**TEXTE FOURNI:**
________________________

Entre temps, M. Cabet professe le communisme. Il défend à outrance la loi du maximum. La loi, suivant lui, peut autoriser « le pouvoir à fixer le prix du pain, de la viande, etc. ; la loi, qui est souveraine, peut disposer et dispose de tout, de la liberté, du travail qu’elle ordonne ou qu’elle empêche, de l’argent qu’elle prend au contribuable, de la propriété qu’elle prend au propriétaire pour cause d’utilité publique, de la vie même du soldat ou du condamné. » La conspiration de Babeuf tient une place hors de proportion avec son importance dans le récit de M. Cabet. Arrivé à Bonaparte, il s’en donne à cœur joie, raconte le souper de Beaucaire, l’épisode où, général de l’armée d’Italie, il aurait fait tuer plusieurs soldats pour donner une distraction à sa maîtresse.

Lors de la mise en disponibilité de Bonaparte, après le 9 thermidor, l’historien appuie sur la détresse du général : « Bonaparte, dit-il, sans fortune, sans traitement, se trouve alors, malgré tous ses talents, réduit au plus entier dénûment, forcé de porter ce que les militaires appellent des bottes à soupapes, ne sachant où dîner, nourri par Junot qui, destitué comme lui, joue au Palais-Royal et conduit ses camarades au restaurant quand il gagne, et souvent par un huissier qui, voyant sa détresse, lui a offert de partager sa soupe… Malgré tous ses services, jeune homme de vingt-sept ans, officier d’artillerie n’ayant jamais assisté à une bataille rangée, ce n’est pas lui que l’ancienneté, la célébrité et l’opinion publique appellent à commander en chef l’armée d’Italie, qui compte une foule de généraux de division et de brigade plus anciens et plus connus ; aussi le Directoire veut-il nommer Moncey. Mais Barras, qui propose à Bonaparte la main de Joséphine (maîtresse dont Barras est las et qu’il ne veut pas jeter dans la rue sans un sou), le fait préférer à ses concurrents, et Bonaparte, marié le 9 mars, part le 21, laisse à Paris sa femme qui le rejoindra plus tard et arrive à Nice le 27. »

________________________

**DONNÉES FOURNIES:**
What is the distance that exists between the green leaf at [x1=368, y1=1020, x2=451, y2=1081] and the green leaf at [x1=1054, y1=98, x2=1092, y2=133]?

________________________

**À FAIRE:**
- a) Résumez le texte fourni en deux phrases.
- b) Extrayez du texte fourni, sans rien modifier, le passage qui s'ouvre sur les mots contenant « Entre temps, M. Cabet » et se termine par « à sa maîtresse. ».
Le matériel ci-dessus n'a aucun lien avec le texte fourni.

**RÉPONSES ATTENDUES:**
- a) M. Cabet, qui professe le communisme, défend à outrance la loi du maximum et accorde à la conspiration de Babeuf une place disproportionnée dans son récit. Arrivé à Bonaparte, il raconte le souper de Beaucaire, insiste sur la détresse du général après le 9 thermidor et explique que Barras, en lui proposant la main de Joséphine, le fit préférer à ses concurrents pour commander l'armée d'Italie.

- b)
Entre temps, M. Cabet professe le communisme. Il défend à outrance la loi du maximum. La loi, suivant lui, peut autoriser « le pouvoir à fixer le prix du pain, de la viande, etc. ; la loi, qui est souveraine, peut disposer et dispose de tout, de la liberté, du travail qu’elle ordonne ou qu’elle empêche, de l’argent qu’elle prend au contribuable, de la propriété qu’elle prend au propriétaire pour cause d’utilité publique, de la vie même du soldat ou du condamné. » La conspiration de Babeuf tient une place hors de proportion avec son importance dans le récit de M. Cabet. Arrivé à Bonaparte, il s’en donne à cœur joie, raconte le souper de Beaucaire, l’épisode où, général de l’armée d’Italie, il aurait fait tuer plusieurs soldats pour donner une distraction à sa maîtresse.